The brain controls many aspects of thinking, such as remembering, planning and organizing, making decisions, and much more. These cognitive abilities affect how well we do everyday tasks and whether we can live independently. Ageing may also bring positive cognitive changes. For example, many studies have shown that older adults have more extensive vocabularies and greater knowledge of the depth of meaning of words than younger adults. Older adults may also have learned from a lifetime of accumulated knowledge and experiences.
Growing older does not mean that you will automatically lose your memory or other thinking skills. There’s a lot you can do to keep your mind healthy. Regular physical activity, a healthy diet and mental exercises may help keep your brain and memory working. Prescription medications or diseases can contribute to a marked decline in mental abilities. Older people are more likely to take medications for chronic conditions than younger people. In some cases, a drug (or a combination of drugs) can affect your mental abilities.
These changes in the brain can affect mental function, even in healthy older people. For example, some older adults may find that they don’t do as well as younger individuals on complex memory or learning tests. However, if given enough time to learn a new task, they usually perform just as well.

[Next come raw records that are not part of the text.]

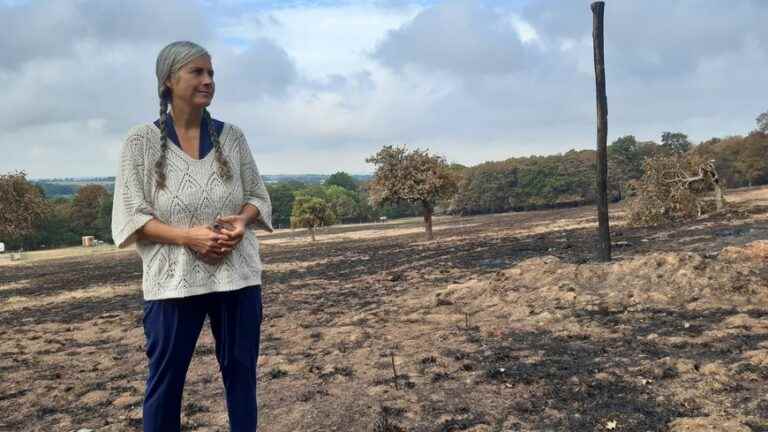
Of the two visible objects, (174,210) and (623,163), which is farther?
(623,163)

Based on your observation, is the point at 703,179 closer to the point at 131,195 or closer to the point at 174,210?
the point at 174,210

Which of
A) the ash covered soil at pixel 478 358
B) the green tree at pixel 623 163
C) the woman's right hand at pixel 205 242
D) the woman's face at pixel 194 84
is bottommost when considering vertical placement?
the ash covered soil at pixel 478 358

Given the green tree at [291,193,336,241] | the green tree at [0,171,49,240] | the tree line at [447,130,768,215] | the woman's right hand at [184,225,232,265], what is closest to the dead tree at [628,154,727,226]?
the woman's right hand at [184,225,232,265]

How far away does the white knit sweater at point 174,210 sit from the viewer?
2.41 m

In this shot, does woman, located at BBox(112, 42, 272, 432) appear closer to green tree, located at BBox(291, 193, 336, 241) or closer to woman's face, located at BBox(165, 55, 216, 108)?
woman's face, located at BBox(165, 55, 216, 108)

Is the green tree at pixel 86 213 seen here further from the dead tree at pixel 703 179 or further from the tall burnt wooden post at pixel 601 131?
the tall burnt wooden post at pixel 601 131

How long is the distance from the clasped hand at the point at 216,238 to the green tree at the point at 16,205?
1260 inches

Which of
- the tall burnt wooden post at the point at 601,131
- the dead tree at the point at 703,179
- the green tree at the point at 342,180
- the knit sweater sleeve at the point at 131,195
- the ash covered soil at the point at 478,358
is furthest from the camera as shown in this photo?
the green tree at the point at 342,180

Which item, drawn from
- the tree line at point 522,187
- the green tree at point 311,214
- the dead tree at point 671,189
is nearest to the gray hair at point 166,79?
the dead tree at point 671,189

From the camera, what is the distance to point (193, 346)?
8.30ft

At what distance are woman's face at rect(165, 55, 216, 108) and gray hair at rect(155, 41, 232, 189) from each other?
0.02 m

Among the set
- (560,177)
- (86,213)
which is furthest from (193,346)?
(86,213)

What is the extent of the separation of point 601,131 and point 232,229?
9536mm

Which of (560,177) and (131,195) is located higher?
(560,177)
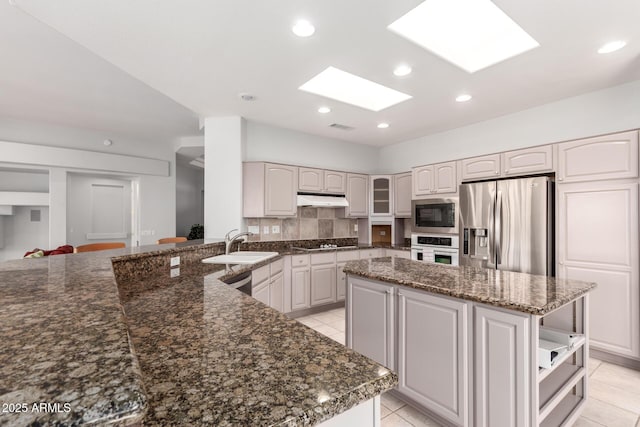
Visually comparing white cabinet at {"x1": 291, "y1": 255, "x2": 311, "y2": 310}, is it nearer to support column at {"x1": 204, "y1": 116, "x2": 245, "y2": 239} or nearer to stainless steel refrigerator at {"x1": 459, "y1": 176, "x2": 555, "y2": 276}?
support column at {"x1": 204, "y1": 116, "x2": 245, "y2": 239}

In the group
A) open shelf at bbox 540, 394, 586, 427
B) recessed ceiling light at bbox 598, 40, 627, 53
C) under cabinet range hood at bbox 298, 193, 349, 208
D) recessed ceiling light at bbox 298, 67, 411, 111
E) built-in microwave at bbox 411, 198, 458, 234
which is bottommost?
open shelf at bbox 540, 394, 586, 427

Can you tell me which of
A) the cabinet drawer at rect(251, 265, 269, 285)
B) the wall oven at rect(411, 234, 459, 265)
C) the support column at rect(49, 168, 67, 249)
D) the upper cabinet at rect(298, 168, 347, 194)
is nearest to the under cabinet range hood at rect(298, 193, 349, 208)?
the upper cabinet at rect(298, 168, 347, 194)

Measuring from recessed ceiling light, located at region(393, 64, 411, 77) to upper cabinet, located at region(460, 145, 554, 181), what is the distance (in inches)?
64.6

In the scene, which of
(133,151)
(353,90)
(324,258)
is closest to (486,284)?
(353,90)

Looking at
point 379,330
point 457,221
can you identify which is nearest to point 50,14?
point 379,330

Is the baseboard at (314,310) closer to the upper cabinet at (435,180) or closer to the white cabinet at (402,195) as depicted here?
the white cabinet at (402,195)

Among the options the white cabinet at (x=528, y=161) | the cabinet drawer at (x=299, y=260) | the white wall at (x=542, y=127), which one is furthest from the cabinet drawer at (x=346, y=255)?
the white cabinet at (x=528, y=161)

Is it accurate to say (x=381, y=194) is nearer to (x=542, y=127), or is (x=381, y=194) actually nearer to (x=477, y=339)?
(x=542, y=127)

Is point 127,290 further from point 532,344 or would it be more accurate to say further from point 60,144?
point 60,144

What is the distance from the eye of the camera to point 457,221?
365cm

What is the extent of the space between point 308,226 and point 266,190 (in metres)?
1.03

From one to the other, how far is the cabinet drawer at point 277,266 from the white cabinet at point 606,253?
9.72 feet

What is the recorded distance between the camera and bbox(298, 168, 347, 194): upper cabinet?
163 inches

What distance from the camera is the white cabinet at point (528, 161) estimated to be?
2.95 meters
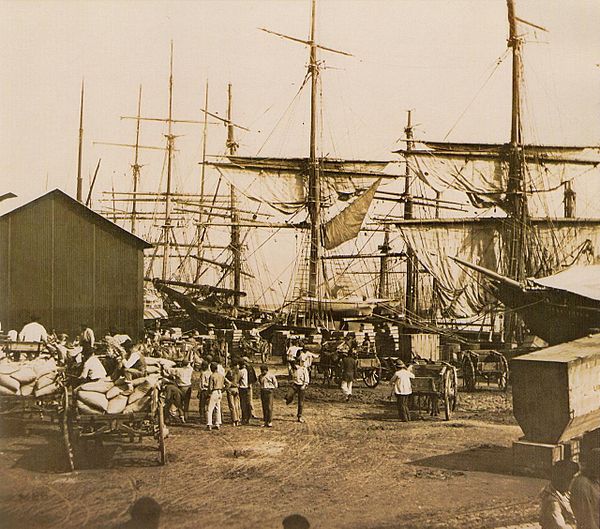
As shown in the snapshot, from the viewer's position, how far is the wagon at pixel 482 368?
17000 mm

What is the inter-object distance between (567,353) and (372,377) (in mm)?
9984

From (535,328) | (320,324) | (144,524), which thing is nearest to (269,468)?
(144,524)

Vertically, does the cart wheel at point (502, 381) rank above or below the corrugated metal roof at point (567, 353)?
below

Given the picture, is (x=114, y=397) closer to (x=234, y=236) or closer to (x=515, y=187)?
(x=515, y=187)

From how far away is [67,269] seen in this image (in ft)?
51.0

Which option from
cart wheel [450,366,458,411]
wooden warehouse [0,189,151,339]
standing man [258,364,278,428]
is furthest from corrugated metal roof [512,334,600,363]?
wooden warehouse [0,189,151,339]

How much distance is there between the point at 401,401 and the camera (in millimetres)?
13047

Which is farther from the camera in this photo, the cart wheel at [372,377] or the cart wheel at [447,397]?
the cart wheel at [372,377]

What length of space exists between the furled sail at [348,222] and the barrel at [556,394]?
806 inches

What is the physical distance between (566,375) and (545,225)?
1920cm

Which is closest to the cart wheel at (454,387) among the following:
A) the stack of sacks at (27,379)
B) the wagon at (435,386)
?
the wagon at (435,386)

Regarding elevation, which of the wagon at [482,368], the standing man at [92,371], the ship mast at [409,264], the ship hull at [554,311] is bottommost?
the wagon at [482,368]

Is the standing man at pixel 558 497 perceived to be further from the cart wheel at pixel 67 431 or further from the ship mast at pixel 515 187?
the ship mast at pixel 515 187

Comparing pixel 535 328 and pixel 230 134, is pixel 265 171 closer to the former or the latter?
pixel 230 134
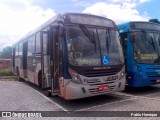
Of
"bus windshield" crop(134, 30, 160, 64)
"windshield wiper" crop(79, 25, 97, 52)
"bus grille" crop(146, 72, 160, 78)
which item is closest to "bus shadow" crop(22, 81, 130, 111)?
"bus grille" crop(146, 72, 160, 78)

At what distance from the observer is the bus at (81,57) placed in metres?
8.02

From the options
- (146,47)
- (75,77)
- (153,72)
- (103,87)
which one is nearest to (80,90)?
(75,77)

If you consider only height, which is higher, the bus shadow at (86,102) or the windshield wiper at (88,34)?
the windshield wiper at (88,34)

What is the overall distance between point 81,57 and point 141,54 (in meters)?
3.22

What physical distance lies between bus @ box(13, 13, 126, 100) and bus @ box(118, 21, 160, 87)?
3.60ft

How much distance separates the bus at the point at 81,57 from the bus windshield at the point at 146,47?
1237 millimetres

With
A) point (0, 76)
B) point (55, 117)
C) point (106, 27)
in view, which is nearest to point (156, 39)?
point (106, 27)

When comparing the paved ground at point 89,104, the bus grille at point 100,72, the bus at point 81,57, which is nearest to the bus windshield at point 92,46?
the bus at point 81,57

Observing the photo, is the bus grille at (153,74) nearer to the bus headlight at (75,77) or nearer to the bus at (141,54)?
the bus at (141,54)

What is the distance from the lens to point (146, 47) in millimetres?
10391

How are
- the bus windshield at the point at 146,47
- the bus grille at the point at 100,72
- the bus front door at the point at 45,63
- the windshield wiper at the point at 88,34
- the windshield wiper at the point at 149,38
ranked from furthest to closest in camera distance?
the windshield wiper at the point at 149,38 < the bus windshield at the point at 146,47 < the bus front door at the point at 45,63 < the windshield wiper at the point at 88,34 < the bus grille at the point at 100,72

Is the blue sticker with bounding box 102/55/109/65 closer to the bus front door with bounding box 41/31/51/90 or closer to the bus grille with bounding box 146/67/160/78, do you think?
the bus front door with bounding box 41/31/51/90

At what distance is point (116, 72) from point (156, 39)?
10.0 ft

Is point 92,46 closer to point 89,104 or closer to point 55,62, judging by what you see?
point 55,62
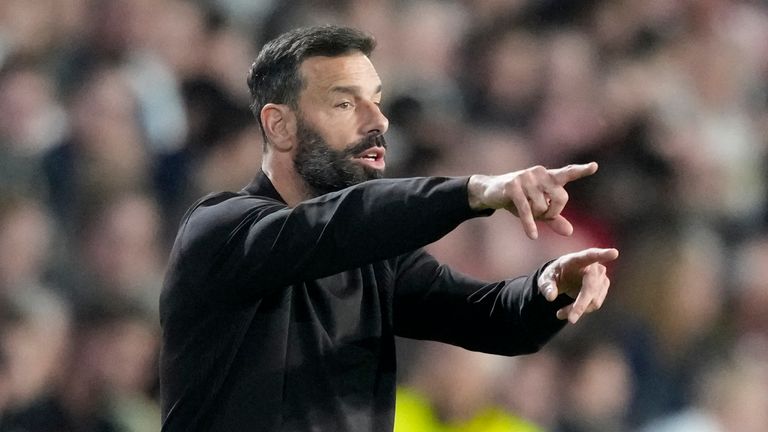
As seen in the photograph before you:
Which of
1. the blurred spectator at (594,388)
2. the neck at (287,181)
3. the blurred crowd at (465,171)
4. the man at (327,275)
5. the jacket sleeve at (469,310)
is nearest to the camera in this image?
the man at (327,275)

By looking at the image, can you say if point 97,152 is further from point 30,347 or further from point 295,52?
point 295,52

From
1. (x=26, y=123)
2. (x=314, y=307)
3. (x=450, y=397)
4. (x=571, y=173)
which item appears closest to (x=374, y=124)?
(x=314, y=307)

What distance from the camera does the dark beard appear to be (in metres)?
2.05

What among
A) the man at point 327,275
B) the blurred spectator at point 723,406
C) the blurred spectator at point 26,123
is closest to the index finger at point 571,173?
the man at point 327,275

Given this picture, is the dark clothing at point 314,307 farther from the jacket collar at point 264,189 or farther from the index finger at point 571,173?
the index finger at point 571,173

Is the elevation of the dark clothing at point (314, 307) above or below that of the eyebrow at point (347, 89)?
below

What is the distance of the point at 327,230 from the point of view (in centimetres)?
167

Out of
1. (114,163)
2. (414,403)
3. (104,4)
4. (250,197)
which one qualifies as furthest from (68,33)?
(250,197)

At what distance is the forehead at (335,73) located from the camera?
6.95ft

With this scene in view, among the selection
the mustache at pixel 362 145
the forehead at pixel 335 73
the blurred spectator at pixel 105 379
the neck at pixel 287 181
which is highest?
the forehead at pixel 335 73

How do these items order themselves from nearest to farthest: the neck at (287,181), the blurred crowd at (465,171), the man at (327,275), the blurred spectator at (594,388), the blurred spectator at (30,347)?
the man at (327,275)
the neck at (287,181)
the blurred spectator at (30,347)
the blurred crowd at (465,171)
the blurred spectator at (594,388)

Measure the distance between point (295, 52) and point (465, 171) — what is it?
166cm

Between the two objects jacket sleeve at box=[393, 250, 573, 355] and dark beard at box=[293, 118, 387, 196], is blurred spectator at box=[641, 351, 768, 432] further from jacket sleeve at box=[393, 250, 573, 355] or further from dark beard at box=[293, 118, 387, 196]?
dark beard at box=[293, 118, 387, 196]

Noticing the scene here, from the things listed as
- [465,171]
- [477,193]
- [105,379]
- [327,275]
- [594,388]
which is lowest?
[594,388]
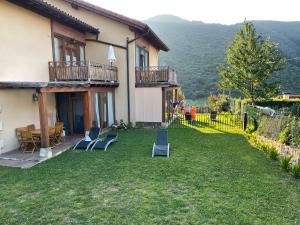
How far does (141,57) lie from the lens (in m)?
18.1

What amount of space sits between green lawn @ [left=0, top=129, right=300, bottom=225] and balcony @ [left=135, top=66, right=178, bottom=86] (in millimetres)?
6627

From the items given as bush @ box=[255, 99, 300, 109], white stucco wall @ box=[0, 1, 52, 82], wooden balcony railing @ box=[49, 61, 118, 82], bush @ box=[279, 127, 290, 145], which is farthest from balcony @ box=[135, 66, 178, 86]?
bush @ box=[255, 99, 300, 109]

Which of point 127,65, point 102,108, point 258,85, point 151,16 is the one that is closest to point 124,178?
point 102,108

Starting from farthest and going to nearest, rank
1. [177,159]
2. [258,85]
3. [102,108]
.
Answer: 1. [258,85]
2. [102,108]
3. [177,159]

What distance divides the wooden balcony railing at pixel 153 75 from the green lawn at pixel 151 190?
21.9ft

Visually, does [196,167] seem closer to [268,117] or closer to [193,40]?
[268,117]

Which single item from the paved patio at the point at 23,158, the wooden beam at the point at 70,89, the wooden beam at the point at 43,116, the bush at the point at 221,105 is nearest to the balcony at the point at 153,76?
the wooden beam at the point at 70,89

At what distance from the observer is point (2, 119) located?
1011cm

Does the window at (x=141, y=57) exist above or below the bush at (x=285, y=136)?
above

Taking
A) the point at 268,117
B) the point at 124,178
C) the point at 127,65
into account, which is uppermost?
the point at 127,65

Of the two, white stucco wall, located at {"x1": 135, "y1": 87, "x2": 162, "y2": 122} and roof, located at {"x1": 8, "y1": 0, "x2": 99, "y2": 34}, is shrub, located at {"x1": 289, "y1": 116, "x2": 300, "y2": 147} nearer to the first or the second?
white stucco wall, located at {"x1": 135, "y1": 87, "x2": 162, "y2": 122}

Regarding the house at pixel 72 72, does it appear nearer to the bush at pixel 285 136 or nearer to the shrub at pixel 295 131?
the bush at pixel 285 136

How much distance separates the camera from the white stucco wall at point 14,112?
402 inches

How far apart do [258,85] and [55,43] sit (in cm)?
1470
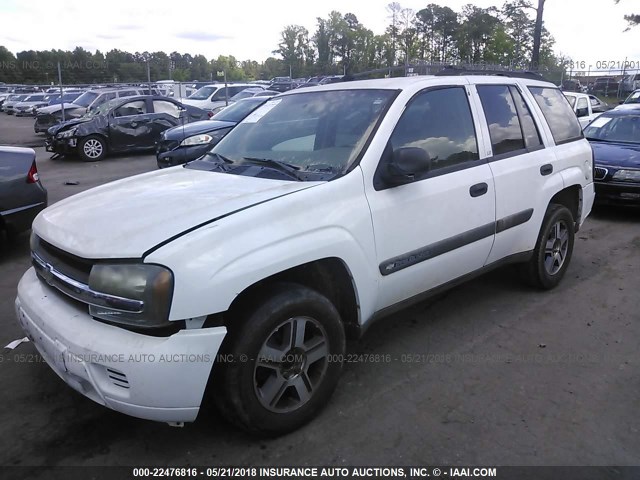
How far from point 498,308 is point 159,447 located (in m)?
2.91

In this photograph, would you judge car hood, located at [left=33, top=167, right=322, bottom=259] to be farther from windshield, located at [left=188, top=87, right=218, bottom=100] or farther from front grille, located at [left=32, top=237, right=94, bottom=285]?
windshield, located at [left=188, top=87, right=218, bottom=100]

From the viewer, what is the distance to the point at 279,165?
3324mm

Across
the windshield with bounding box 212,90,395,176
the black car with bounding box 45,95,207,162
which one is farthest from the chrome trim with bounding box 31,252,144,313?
the black car with bounding box 45,95,207,162

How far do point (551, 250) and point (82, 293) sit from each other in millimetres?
3868

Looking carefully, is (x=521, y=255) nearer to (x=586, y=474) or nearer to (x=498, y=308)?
(x=498, y=308)

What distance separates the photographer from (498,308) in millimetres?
4414

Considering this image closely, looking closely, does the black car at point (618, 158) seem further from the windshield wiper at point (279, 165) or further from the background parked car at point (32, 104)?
the background parked car at point (32, 104)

Needing that extra time is normal as we age. There is growing evidence that the brain maintains the ability to change and adapt so that people can manage new challenges and tasks as they age. Good nutrition helps keep your brain in good condition. Some tips for eating well include:
Vegetables
Leafy greens such as kale, spinach, collards, and broccoli are rich in brain-healthy nutrients like vitamin K, lutein, folate, and beta carotene. Research suggests these plant-based foods may help slow cognitive decline.
Turmeric
Turmeric has generated a lot of buzzes recently. This deep-yellow spice is a key ingredient in curry powder and has a number of benefits for the brain. Curcumin, the active ingredient in turmeric, has been shown to cross the blood-brain barrier, meaning it can directly enter the brain and benefit the cells. This ingredient is a potent antioxidant and has anti-inflammatory compounds that help to improve memory, boosting serotonin and dopamine levels in the brain.
Fatty fish
Fatty fish are abundant sources of omega-3 fatty acids, healthy unsaturated fats that have been linked to lower blood levels of beta-amyloid, the protein that forms damaging clumps in the brains of people with Alzheimer’s disease. Try to eat fish at least twice a week, but choose varieties that are low in mercury, such as salmon, cod, canned light tuna, and pollack. If you’re not a fan of fish, ask your doctor about taking an omega-3 supplement, or choose terrestrial omega-3 sources such as flaxseeds, avocados, and walnuts.
Coffee
Two main components in coffee, caffeine and antioxidants can help support brain health. Caffeine helps to keep the brain alert by blocking adenosine, a chemical messenger that makes you feel sleepy or lazy. Coffee also promotes a good mood and improvements in attention and alertness in daily consumers.